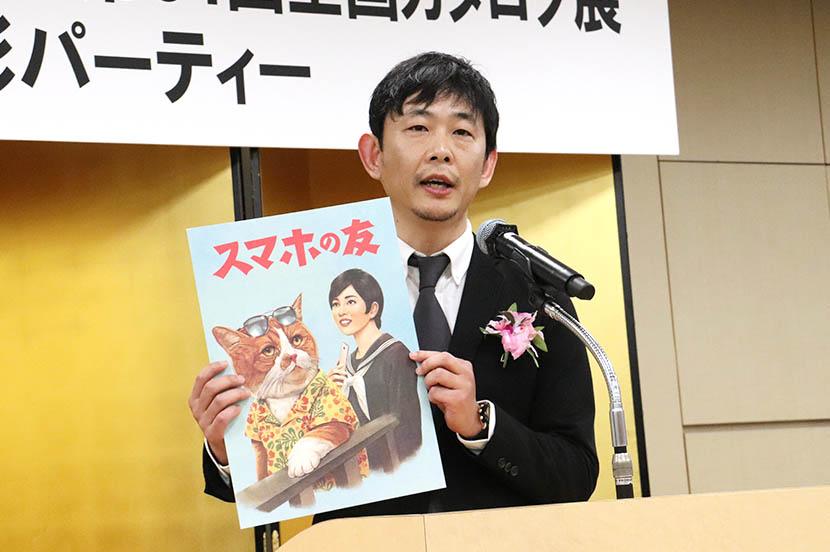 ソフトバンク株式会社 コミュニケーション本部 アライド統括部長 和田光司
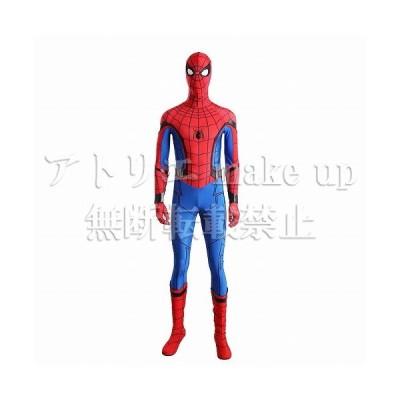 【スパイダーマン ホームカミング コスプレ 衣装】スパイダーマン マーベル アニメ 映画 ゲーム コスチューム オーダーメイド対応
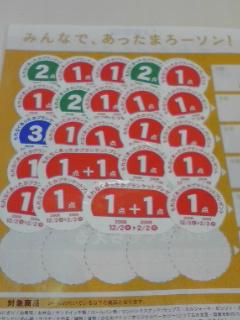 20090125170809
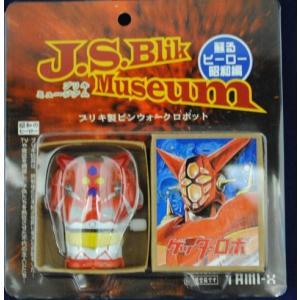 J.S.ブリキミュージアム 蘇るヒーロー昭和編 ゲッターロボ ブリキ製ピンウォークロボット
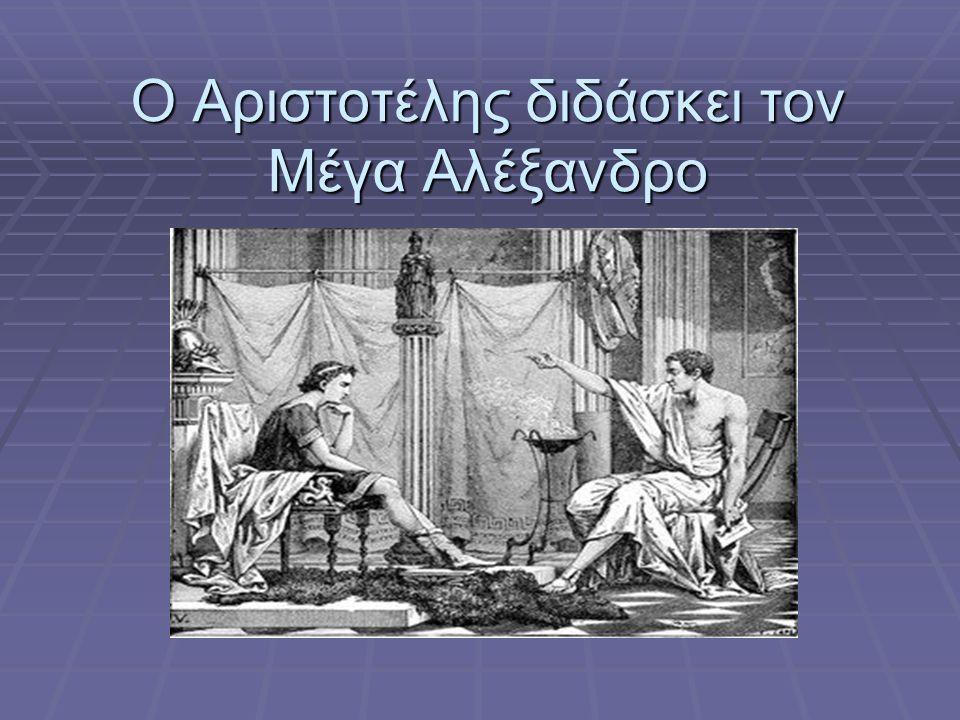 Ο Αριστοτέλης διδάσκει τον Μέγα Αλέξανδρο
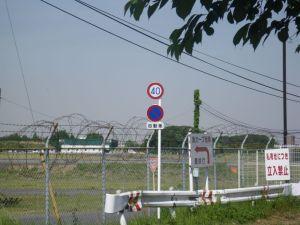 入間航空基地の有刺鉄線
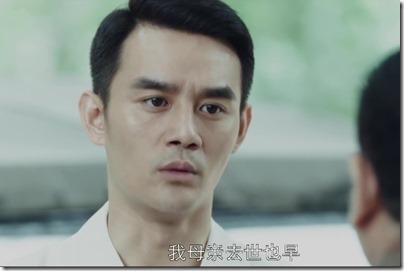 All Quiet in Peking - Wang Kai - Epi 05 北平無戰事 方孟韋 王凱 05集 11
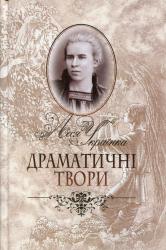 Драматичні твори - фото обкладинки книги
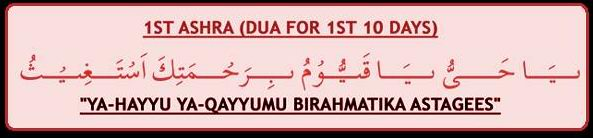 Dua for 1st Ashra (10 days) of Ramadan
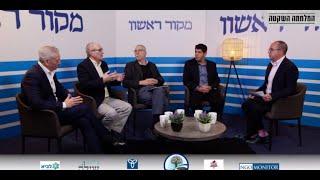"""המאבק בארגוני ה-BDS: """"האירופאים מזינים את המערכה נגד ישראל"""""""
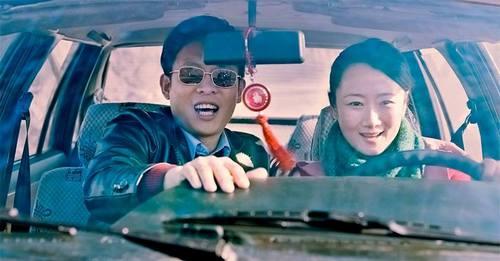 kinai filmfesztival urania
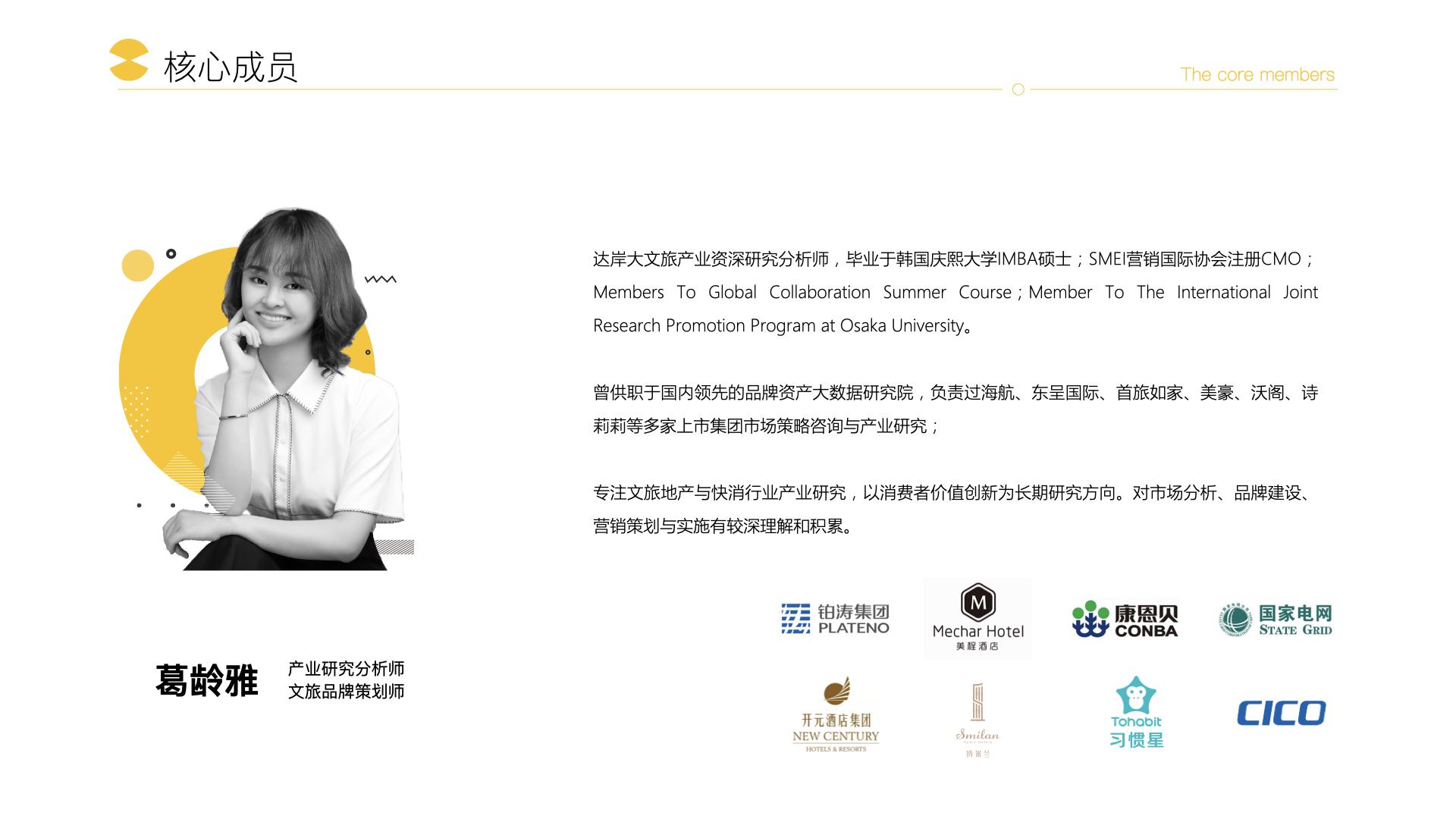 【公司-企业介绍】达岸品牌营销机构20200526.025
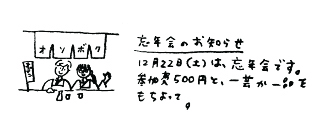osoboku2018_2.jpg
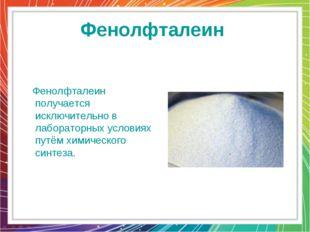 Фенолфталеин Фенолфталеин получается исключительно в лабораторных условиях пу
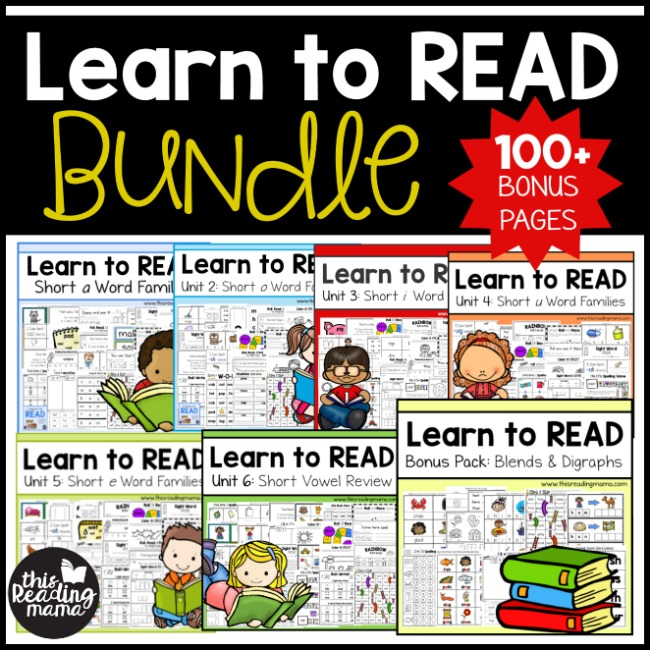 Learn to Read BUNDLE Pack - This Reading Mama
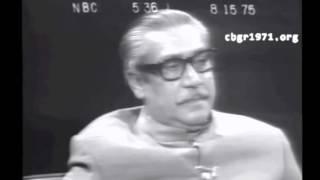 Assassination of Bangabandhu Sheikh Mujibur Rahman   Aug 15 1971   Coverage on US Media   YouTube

▸ **Try it**
The output is to be the material in full and unaltered, with pictures omitted.

▸ **The completed task**
 ソフトバンク株式会社 コミュニケーション本部 アライド統括部長 和田光司
 【スパイダーマン ホームカミング コスプレ 衣装】スパイダーマン マーベル アニメ 映画 ゲーム コスチューム オーダーメイド対応
 20090125170809
 J.S.ブリキミュージアム 蘇るヒーロー昭和編 ゲッターロボ ブリキ製ピンウォークロボット
 Ο Αριστοτέλης διδάσκει τον Μέγα Αλέξανδρο
 入間航空基地の有刺鉄線
 All Quiet in Peking - Wang Kai - Epi 05 北平無戰事 方孟韋 王凱 05集 11
 Драматичні твори - фото обкладинки книги
 Dua for 1st Ashra (10 days) of Ramadan
"""המאבק בארגוני ה-BDS: """"האירופאים מזינים את המערכה נגד ישראל"""""""
 kinai filmfesztival urania
 【公司-企业介绍】达岸品牌营销机构20200526.025
osoboku2018_2.jpg
 Фенолфталеин Фенолфталеин получается исключительно в лабораторных условиях пу
 Learn to Read BUNDLE Pack - This Reading Mama
 Assassination of Bangabandhu Sheikh Mujibur Rahman   Aug 15 1971   Coverage on US Media   YouTube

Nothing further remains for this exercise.